This inspection constituted one performance indicator verification inspection sample as defined in IP 71151.
b. Findings
No findings of significance were identified.
.3 Unplanned Scrams with Complications
a. Inspection Scope
The inspectors verified the Unplanned Scrams with Complications Performance Indicator for Unit 1. The inspectors reviewed each LER from January 1, 2009, through December 31, 2009, determined the number of scrams that occurred, and evaluated each of the scrams against the performance indicator definition. The inspectors also reviewed the licensee's corrective action program database to determine if any problems had been identified with the performance indicator data collected or transmitted for this indicator and none were identified.
This inspection constituted one performance indicator verification inspection sample as defined in IP 71151.
48 Enclosure
b. Findings
No findings of significance were identified.
.4 Unplanned Transients per 7000 Critical Hours
a. Inspection Scope
The inspectors verified the Unplanned Transients per 7000 Critical Hours Performance Indicator for Unit 1. The inspectors reviewed power history data from January 1, 2009, through December 31, 2009, determined the number of power changes greater than 20 percent full power that occurred, evaluated each of the power changes against the performance indicator definition, and verified the licensee's calculation of critical hours. The inspectors also reviewed the licensee's corrective action program database to determine if any problems had been identified with the performance indicator data collected or transmitted for this indicator.
This inspection constituted one performance indicator verification inspection sample as defined in IP 71151.
b. Findings
No findings of significance were identified.
.5 Safety System Functional Failures
a. Inspection Scope
The inspectors verified the Safety System Functional Failures Performance Indicator for Unit 1. The inspectors reviewed each LER from January 1, 2009, through December 31, 2009, determined the number of safety system functional failures that occurred, evaluated each LER against the performance indicator definition, and verified the number of safety system functional failures reported. The inspectors also reviewed the licensee's corrective action program database to determine if any problems had been identified with the performance indicator data collected or transmitted for this indicator and none were identified.
This inspection constituted one performance indicator verification inspection sample as defined in IP 71151.
b. Findings
In September 2009, the inspectors identified that floor drains in the RHR 'A' Pump Room and the Radwaste Pipe Tunnel were interconnected, which resulted in the plant being in an unanalyzed condition that could have prevented fulfillment of the safety function of the containment suppression pool. The inspectors opened URI 05000461/2009004-01 to review the licensee's evaluation of the condition. This issued is further discussed in Section 1R06.1 of this inspection report. In its evaluation of the unanalyzed condition, the licensee concluded that it was not reportable to the NRC under the requirement of 10 CFR 50.73(a)(2)(v) as a condition 49 Enclosure that could have prevented the fulfillment of the safety function of structures or systems that are needed to mitigate the consequences of an accident and therefore did not count it as an occurrence under the performance indicator. Unresolved Item 05000461/2009004-01 remains open pending the resolution of questions posed by the inspectors regarding the licensee's evaluation of the extent of condition and reporting
requirements.
4OA2 Identification and Resolution of Problems
.1 Routine Review of Identification and Resolution of Problems
a. Inspection Scope
As discussed in previous sections of this report, the inspectors routinely reviewed issues during baseline inspection activities and plant status reviews to verify that they were being entered into the licensee's corrective action program at an appropriate threshold, that adequate attention was being given to timely corrective actions, and that adverse trends were identified and addressed. Some minor issues were entered into the licensee's corrective action program as a result of the inspectors' observations; however, they are not discussed in this report.

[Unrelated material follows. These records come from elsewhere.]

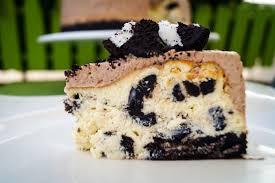 oreo cheesecake tasty sue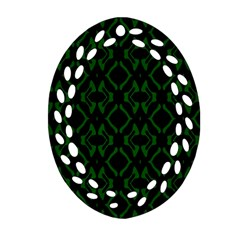 Green Black Pattern Abstract Ornament (Oval Filigree)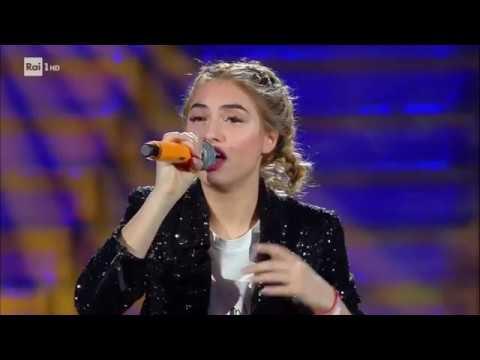 SanremoYoung - Luna Farina - Di sole e d'azzurro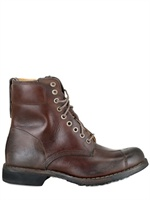 Timberland - WASHED CALF LACE UP BOOTS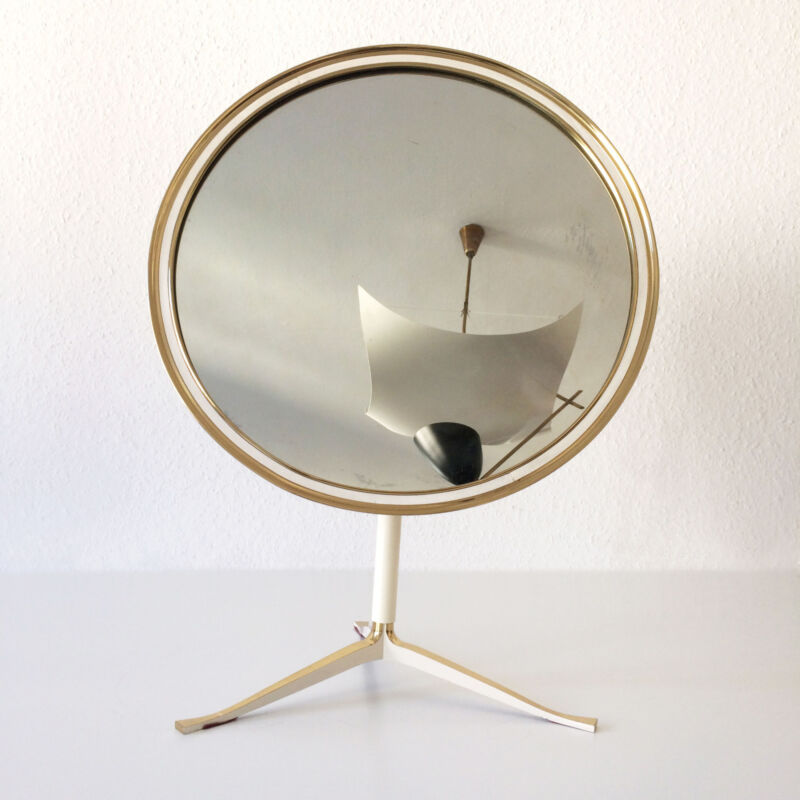Xl Mid Century Modern Table Mirror | Side Table | Vereinigte WerkstÄtten Germany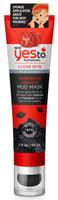 Yes To Charcoal Mud Mask, 59 ml | NutriFarm.ca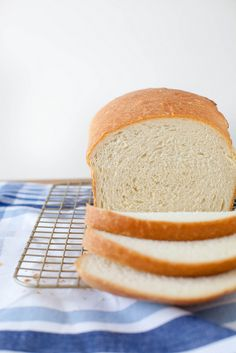 "The Best White Bread | ""Tall, puffy, soft but not too soft, and a tender golden crust – in short, exactly what I'm looking for in a loaf of homemade bread.  We generally eat white bread only on rare occasions, but I am so incredibly glad to have this recipe in my arsenal now for when those times arise."""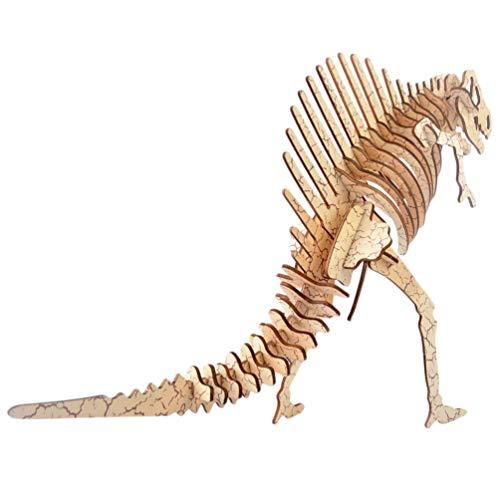 Healifty Rompecabezas de madera 3D Simulación animal dinosaurio Mestiere Kit Rompecabezas Montaje DIY Modelo Juguete para Niños Adultos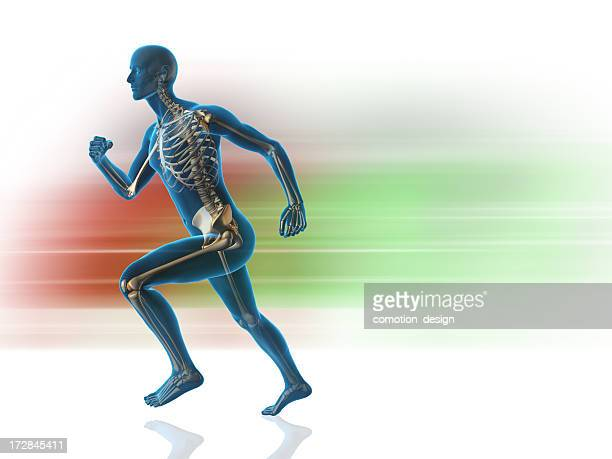 A blue man with skeleton showing that is running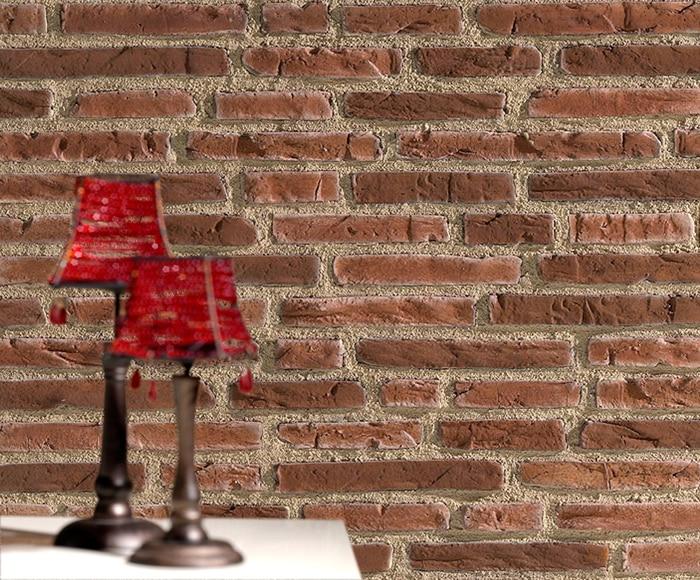 Panel de poliuretano con acabado ladrillo panespol - Paneles imitacion piedra bricodepot ...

This inspection was not considered to be an inspection sample as defined in IP 71152.
b. Findings
No findings of significance were identified.
.2 Annual In-Depth Review Samples
a. Inspection Scope
The inspectors selected the following issue for in-depth review: EC 0000376171, "CPS Fire Protection Program: Evaluation of TCFZs and Determination of Negligible Quantities of Combustible Materials and Their Impact on TCFZs," Revision 0 This inspection constituted one annual in-depth review sample as defined in IP 71152.
b. Findings and Observations
- (1) Non-Conservative Fire Protection Program Change The inspectors reviewed EC 0000376171, which established criteria to address how the licensee's engineering and fire protection staff would evaluate the presence of transient combustible materials in transient combustible free zones (TCFZs). The licensee prepared this engineering evaluation in July 2009 to define and justify the use of "negligible quantities of combustibles" in TCFZs. The intent of EC 0000376171 was to define an amount of transient combustible materials that could be considered "negligible" for the purposes of meeting the criteria of no intervening combustibles or an area devoid of combustibles. The engineering evaluation stipulated that transient combustible 50 Enclosure materials that are to be intentionally left in a TCFZ shall be required to have a transient combustible permit (TCP) approved by the Site Fire Marshall and if the specified criteria cannot be met, then a Plant Barrier Impairment and additional compensatory measures shall be applied. The licensee also revised the Clinton Power Station site specific information within the Exelon corporate procedure, OP-AA-201-009, "Control of Transient Combustible Material," Revision 10, and Clinton Power Station procedure OP-CL-201-009, "Control of Transient Combustible Material," Revision 0, to incorporate the criteria established by EC 0000376171.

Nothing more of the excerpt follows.